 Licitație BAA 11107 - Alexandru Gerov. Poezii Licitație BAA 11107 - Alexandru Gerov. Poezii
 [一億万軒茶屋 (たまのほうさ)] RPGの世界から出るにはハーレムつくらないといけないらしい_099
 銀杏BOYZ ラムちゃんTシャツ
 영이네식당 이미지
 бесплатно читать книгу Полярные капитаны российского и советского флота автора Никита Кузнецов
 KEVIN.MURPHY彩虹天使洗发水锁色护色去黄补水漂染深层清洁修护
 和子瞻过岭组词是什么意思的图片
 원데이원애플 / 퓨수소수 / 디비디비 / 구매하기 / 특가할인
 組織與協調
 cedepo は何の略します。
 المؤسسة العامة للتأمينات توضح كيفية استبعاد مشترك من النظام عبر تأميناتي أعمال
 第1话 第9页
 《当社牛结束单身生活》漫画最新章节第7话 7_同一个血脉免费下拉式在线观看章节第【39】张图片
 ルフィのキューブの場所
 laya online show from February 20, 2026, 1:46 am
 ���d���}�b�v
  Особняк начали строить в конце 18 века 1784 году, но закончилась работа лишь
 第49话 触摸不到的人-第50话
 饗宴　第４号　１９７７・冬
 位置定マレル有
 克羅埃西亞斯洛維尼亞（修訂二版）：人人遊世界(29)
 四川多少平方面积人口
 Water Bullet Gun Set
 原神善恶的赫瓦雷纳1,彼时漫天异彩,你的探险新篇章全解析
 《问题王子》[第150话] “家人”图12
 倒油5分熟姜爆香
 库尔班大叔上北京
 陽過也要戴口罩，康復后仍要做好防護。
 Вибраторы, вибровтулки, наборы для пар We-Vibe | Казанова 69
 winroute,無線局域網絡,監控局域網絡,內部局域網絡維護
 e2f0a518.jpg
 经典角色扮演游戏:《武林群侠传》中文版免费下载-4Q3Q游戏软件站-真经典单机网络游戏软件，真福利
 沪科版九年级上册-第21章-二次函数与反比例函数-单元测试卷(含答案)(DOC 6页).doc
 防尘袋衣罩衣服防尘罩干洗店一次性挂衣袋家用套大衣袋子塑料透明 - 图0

-- What is expected --
Copy out all of the entries above, changing "Bullet" to "Blaster" wherever it occurs and leaving every other word untouched.

-- Response to the exercise --
 Licitație BAA 11107 - Alexandru Gerov. Poezii Licitație BAA 11107 - Alexandru Gerov. Poezii
 [一億万軒茶屋 (たまのほうさ)] RPGの世界から出るにはハーレムつくらないといけないらしい_099
 銀杏BOYZ ラムちゃんTシャツ
 영이네식당 이미지
 бесплатно читать книгу Полярные капитаны российского и советского флота автора Никита Кузнецов
 KEVIN.MURPHY彩虹天使洗发水锁色护色去黄补水漂染深层清洁修护
 和子瞻过岭组词是什么意思的图片
 원데이원애플 / 퓨수소수 / 디비디비 / 구매하기 / 특가할인
 組織與協調
 cedepo は何の略します。
 المؤسسة العامة للتأمينات توضح كيفية استبعاد مشترك من النظام عبر تأميناتي أعمال
 第1话 第9页
 《当社牛结束单身生活》漫画最新章节第7话 7_同一个血脉免费下拉式在线观看章节第【39】张图片
 ルフィのキューブの場所
 laya online show from February 20, 2026, 1:46 am
 ���d���}�b�v
  Особняк начали строить в конце 18 века 1784 году, но закончилась работа лишь
 第49话 触摸不到的人-第50话
 饗宴　第４号　１９７７・冬
 位置定マレル有
 克羅埃西亞斯洛維尼亞（修訂二版）：人人遊世界(29)
 四川多少平方面积人口
 Water Blaster Gun Set
 原神善恶的赫瓦雷纳1,彼时漫天异彩,你的探险新篇章全解析
 《问题王子》[第150话] “家人”图12
 倒油5分熟姜爆香
 库尔班大叔上北京
 陽過也要戴口罩，康復后仍要做好防護。
 Вибраторы, вибровтулки, наборы для пар We-Vibe | Казанова 69
 winroute,無線局域網絡,監控局域網絡,內部局域網絡維護
 e2f0a518.jpg
 经典角色扮演游戏:《武林群侠传》中文版免费下载-4Q3Q游戏软件站-真经典单机网络游戏软件，真福利
 沪科版九年级上册-第21章-二次函数与反比例函数-单元测试卷(含答案)(DOC 6页).doc
 防尘袋衣罩衣服防尘罩干洗店一次性挂衣袋家用套大衣袋子塑料透明 - 图0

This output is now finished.